A record-breaking swim by two lion brothers across a predator-infested African river has been documented in a study co-led by Griffith University and Northern Arizona University. 

Dr Alexander Braczkowski (foreground) with the team in Uganda.

Dr Alexander Braczkowski, from Griffith’s Centre for Planetary Health and Food Security, led a team that filmed a two-male lion coalition crossing the Kazinga Channel in Uganda at night, using high-definition heat detection cameras on drones.

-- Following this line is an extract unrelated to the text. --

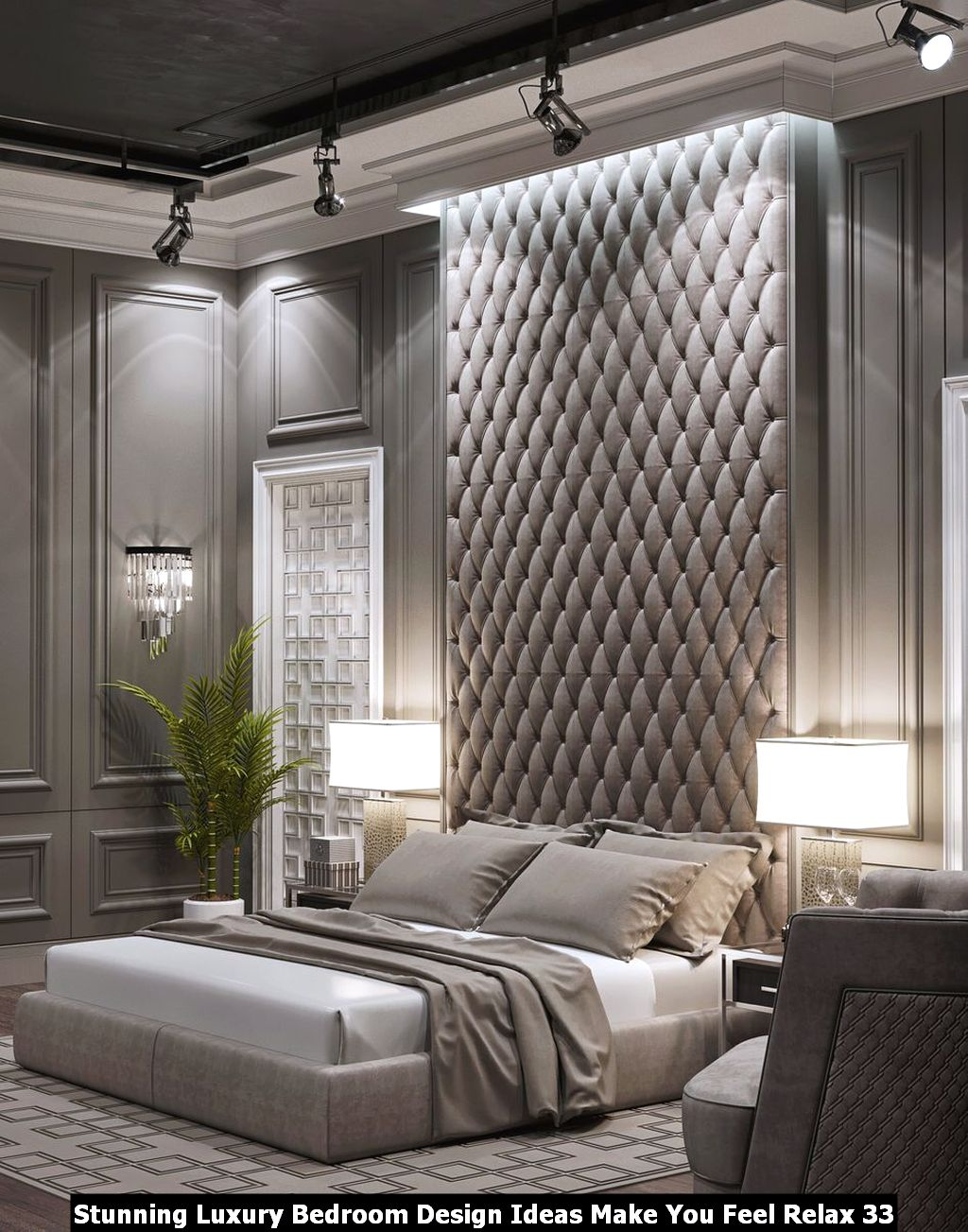 Stunning Luxury Bedroom Design Ideas Make You Feel Relax 33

The work was done under the supervision of the Uganda Wildlife Authority.  

One half of the lion brother duo was a 10-year-old local icon known as Jacob, who became famous for surviving a multitude of life-threatening incidents, one of which left him with an amputated leg. 

“Jacob has had the most incredible journey and really is a cat with nine lives,” Dr Braczkowski said. 

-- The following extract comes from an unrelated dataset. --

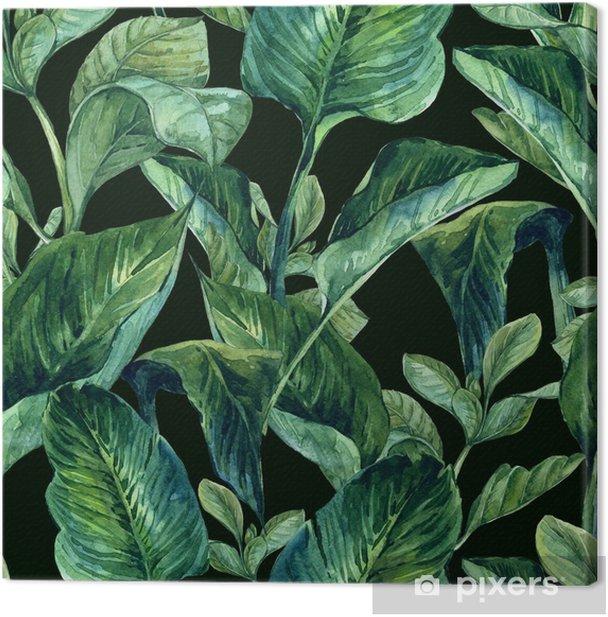 Tableau sur toile Aquarelle Seamless avec des feuilles tropicales - Fleurs et plantes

“I’d bet all my belongings that we are looking at Africa’s most resilient lion: he has been gored by a buffalo, his family was poisoned for lion body part trade, he was caught in a poacher’s snare, and finally lost his leg in another attempted poaching incident where he was caught in a steel trap.” 

Dr Alexander Braczkowski

“The fact that he and his brother Tibu have managed to survive as long as they have in a national park that has experienced significant human pressures and high poaching rates is a feat in itself – our science has shown this population has nearly halved in just 5 years. 

“His swim, across a channel filled with high densities of hippos and crocodiles, is a record-breaker and is a truly amazing show of resilience in the face of such risk.” 

High-definition heat detection cameras capture Jacob and Tibu being followed by a predator during their channel crossing.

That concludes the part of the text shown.